6 Hâlbuki esas kazanç, eldekiyle yetinerek Allah yolunda yaşamaktır. 7 Bu dünyaya ne getirdik? Hiçbir şey! Bu dünyadan ne götüreceğiz? Yine hiçbir şey! 8 Demek ki yiyeceğimiz ve giyeceğimiz varsa, bunlarla yetinmeliyiz. 9 Fakat zengin olma isteği insanı ayartır, tuzağa düşürür, yıkıma ve helâka götüren boş ve zararlı arzuların esiri yapar. 10 Çünkü her kötülüğün bir kökü para sevgisidir. Nitekim para için yanıp tutuşan kimileri imandan saptılar ve kendi başlarına bir sürü belâ açtılar.
Asil mücadeleyi sürdür
11 Sana gelince ey Allah adamı, bu şeylerden kaç. Doğru olanı yapmayı, Allah yolunda yaşamayı, imanı, sevgiyi, tahammülü ve yumuşak huyluluğu amaç edin. 12 İmanımız uğruna asil mücadeleye devam et.
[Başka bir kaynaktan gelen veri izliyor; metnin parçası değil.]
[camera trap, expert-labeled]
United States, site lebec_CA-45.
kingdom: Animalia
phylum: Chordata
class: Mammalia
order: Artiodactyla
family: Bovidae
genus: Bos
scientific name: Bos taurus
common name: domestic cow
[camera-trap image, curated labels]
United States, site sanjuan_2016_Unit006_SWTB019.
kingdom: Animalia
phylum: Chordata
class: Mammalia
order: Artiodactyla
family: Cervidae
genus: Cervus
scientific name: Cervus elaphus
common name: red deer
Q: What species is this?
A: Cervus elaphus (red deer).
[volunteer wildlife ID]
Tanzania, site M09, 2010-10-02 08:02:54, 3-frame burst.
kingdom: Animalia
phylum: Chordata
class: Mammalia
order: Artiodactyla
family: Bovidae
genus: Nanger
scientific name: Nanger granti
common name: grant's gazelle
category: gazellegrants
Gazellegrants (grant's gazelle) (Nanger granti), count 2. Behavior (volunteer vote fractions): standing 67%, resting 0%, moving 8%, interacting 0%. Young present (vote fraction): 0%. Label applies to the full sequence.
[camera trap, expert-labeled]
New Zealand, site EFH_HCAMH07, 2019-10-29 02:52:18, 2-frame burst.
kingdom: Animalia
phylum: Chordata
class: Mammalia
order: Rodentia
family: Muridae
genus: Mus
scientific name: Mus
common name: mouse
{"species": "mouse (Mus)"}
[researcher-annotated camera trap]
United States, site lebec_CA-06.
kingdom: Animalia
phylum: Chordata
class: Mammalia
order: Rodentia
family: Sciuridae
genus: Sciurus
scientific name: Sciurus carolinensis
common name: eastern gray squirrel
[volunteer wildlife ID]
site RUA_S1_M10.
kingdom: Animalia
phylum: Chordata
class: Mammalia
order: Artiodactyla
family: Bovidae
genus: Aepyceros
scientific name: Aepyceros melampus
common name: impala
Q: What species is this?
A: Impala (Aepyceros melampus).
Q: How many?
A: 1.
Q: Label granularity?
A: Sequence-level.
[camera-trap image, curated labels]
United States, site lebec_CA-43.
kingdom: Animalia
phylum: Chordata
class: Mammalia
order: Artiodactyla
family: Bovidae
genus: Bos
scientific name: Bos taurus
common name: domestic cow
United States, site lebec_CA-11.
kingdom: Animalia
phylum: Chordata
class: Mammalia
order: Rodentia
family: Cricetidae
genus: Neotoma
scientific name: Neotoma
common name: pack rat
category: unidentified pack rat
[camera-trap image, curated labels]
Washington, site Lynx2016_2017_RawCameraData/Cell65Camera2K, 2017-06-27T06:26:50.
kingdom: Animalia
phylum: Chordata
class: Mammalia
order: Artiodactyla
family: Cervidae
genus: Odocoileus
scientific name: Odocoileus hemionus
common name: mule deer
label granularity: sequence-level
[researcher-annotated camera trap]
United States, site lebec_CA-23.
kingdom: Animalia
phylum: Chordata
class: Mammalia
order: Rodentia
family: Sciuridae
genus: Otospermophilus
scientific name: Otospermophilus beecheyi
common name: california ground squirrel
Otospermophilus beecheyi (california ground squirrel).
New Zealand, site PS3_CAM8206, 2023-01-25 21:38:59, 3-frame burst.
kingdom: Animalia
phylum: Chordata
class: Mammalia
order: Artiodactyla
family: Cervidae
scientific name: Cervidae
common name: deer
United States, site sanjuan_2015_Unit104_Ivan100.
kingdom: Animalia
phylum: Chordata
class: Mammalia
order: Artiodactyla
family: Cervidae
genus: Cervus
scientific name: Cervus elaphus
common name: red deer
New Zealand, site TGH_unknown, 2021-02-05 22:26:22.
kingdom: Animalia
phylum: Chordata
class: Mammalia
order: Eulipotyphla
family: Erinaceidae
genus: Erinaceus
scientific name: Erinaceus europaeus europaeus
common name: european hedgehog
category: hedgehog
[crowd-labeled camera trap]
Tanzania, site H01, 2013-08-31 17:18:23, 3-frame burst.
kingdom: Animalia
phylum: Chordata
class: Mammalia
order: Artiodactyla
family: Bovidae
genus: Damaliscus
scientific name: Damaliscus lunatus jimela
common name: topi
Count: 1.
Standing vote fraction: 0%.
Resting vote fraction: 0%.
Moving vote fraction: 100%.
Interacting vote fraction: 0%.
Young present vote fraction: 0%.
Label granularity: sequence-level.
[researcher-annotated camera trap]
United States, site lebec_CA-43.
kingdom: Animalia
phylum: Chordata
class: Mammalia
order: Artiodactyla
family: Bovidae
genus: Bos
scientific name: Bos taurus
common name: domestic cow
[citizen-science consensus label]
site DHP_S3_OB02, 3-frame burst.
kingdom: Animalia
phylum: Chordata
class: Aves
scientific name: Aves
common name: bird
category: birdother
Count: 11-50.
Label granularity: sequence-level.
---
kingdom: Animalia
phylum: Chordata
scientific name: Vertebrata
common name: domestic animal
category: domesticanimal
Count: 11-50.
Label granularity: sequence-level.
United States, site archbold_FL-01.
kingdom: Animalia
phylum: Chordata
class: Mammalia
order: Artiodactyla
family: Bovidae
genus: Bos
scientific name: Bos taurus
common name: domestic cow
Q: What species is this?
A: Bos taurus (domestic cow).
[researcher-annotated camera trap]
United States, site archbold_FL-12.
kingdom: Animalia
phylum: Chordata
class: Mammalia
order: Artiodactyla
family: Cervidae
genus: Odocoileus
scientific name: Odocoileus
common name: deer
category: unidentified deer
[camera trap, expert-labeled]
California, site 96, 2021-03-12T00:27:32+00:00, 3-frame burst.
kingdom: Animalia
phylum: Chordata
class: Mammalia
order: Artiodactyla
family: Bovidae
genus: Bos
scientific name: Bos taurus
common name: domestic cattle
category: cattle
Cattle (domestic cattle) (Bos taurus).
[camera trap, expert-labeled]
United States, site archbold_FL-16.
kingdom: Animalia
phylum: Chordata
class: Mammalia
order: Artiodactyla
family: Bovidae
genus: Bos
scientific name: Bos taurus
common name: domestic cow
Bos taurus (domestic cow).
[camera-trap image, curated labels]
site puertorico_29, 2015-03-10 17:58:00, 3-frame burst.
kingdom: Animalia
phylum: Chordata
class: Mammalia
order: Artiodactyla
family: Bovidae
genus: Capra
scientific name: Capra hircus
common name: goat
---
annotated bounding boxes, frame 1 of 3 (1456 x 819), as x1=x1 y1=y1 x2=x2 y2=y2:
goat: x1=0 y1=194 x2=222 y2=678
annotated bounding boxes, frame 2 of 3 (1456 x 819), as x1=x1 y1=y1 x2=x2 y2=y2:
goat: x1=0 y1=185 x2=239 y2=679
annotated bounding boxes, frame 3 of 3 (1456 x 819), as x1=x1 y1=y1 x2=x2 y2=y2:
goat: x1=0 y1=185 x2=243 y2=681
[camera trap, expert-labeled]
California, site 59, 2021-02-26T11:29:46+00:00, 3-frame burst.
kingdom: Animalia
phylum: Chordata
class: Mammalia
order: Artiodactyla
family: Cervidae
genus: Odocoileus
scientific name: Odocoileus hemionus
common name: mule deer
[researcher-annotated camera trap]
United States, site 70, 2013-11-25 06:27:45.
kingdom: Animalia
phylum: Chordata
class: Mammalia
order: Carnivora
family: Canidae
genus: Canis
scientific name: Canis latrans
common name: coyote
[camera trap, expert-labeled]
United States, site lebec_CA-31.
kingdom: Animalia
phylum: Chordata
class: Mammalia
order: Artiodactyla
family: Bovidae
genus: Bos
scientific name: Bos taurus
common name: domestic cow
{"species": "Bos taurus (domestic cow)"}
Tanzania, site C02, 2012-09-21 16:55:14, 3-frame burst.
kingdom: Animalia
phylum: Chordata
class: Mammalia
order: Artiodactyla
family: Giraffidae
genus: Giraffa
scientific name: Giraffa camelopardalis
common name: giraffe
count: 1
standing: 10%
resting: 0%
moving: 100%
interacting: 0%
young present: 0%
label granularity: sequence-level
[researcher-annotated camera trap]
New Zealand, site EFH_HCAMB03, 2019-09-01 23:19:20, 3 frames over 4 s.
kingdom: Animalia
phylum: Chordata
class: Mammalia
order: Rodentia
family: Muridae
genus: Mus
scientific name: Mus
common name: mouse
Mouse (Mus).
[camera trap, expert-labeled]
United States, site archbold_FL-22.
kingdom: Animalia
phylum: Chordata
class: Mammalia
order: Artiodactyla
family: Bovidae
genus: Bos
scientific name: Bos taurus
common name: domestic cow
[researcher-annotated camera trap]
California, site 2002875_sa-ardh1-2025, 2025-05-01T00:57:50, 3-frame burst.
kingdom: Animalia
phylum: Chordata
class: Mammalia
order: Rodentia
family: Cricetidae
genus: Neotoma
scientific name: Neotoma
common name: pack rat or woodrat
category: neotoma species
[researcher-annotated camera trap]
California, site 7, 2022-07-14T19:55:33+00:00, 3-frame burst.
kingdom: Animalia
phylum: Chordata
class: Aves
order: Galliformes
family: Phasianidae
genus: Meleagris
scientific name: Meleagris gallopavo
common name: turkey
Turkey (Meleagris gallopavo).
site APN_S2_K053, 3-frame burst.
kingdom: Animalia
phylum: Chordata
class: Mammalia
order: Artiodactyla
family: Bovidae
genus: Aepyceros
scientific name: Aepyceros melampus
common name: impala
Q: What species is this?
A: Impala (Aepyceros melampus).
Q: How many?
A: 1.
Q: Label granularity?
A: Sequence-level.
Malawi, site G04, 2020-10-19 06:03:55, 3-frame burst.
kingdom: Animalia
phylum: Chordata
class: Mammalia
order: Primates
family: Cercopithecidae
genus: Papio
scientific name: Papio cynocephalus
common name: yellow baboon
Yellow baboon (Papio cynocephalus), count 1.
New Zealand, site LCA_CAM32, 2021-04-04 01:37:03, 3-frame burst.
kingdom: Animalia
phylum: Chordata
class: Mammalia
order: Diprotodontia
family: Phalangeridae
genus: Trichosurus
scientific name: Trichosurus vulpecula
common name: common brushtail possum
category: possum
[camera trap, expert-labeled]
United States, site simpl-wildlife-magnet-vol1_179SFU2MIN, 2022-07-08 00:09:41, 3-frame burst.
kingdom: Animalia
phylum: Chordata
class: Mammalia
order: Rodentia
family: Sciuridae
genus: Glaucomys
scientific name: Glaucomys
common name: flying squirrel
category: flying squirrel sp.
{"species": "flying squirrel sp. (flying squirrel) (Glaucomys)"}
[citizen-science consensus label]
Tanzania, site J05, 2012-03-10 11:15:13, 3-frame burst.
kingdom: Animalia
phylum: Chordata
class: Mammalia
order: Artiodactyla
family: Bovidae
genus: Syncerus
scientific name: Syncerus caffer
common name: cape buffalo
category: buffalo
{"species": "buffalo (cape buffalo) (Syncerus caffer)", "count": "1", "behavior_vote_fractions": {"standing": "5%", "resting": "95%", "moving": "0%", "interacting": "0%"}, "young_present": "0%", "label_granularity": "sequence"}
Allah’ın seni çağırdığı ebedî hayata sıkı tutun; birçok şahidin önünde ebedî hayata olan asil inancını ikrar ettin. 13 Her şeye hayat veren Allah’a ve Pontius Pilatus’un[fn] önünde asil inanca şahitlik etmiş olan Mesih İsa’ya sığınarak şunu tembih etmek istiyorum: 14 Sana verilen emirleri, Efendimiz İsa Mesih’in gelişine kadar eksiksiz, kusursuz şekilde yerine getir. 15 Allah, Mesih’in gelişini uygun vakitte gerçekleştirecektir. Allah mübarek ve tek hâkimdir; hükümranların Hükümranı ve efendilerin Efendisi’dir. 16 Özde ölümsüz olan tek varlık O’dur; insanların yaklaşamayacağı nurda yaşar. Kimse O’nu görmemiştir, göremez de. İzzet ve ebedî hâkimiyet Allah’ındır. Âmin.
17 Dünyevî servete sahip olanları uyar; mağrur olmasınlar ve yok olup gidecek paralarına güvenmesinler. Bunun yerine Allah’a ümit bağlasınlar. Zira Allah, hayattan zevk alalım diye her ihtiyacımızı bol bol karşılar. 18 Söyle onlara, iyilik yapsınlar, paralarını hayırlı işler için kullansınlar. İhtiyacı olana cömertçe versinler, paylaşsınlar. 19 Böyle yaparak kendilerine Allah katında servet biriktirirler. Bu servet gelecek için sağlam bir temel olacak; onlar da hakiki hayata kavuşacaklar.
20 Ey Timoteos, Allah’ın sana emanet ettiklerini muhafaza et. Allah yoluna aykırı boş laflardan ve sözde ilmin tezatlarından sakın. 21 Sözüm ona ilmin peşinden giden bazıları imandan saptı.
Allah’ın lütfu hepinizin üzerinde olsun.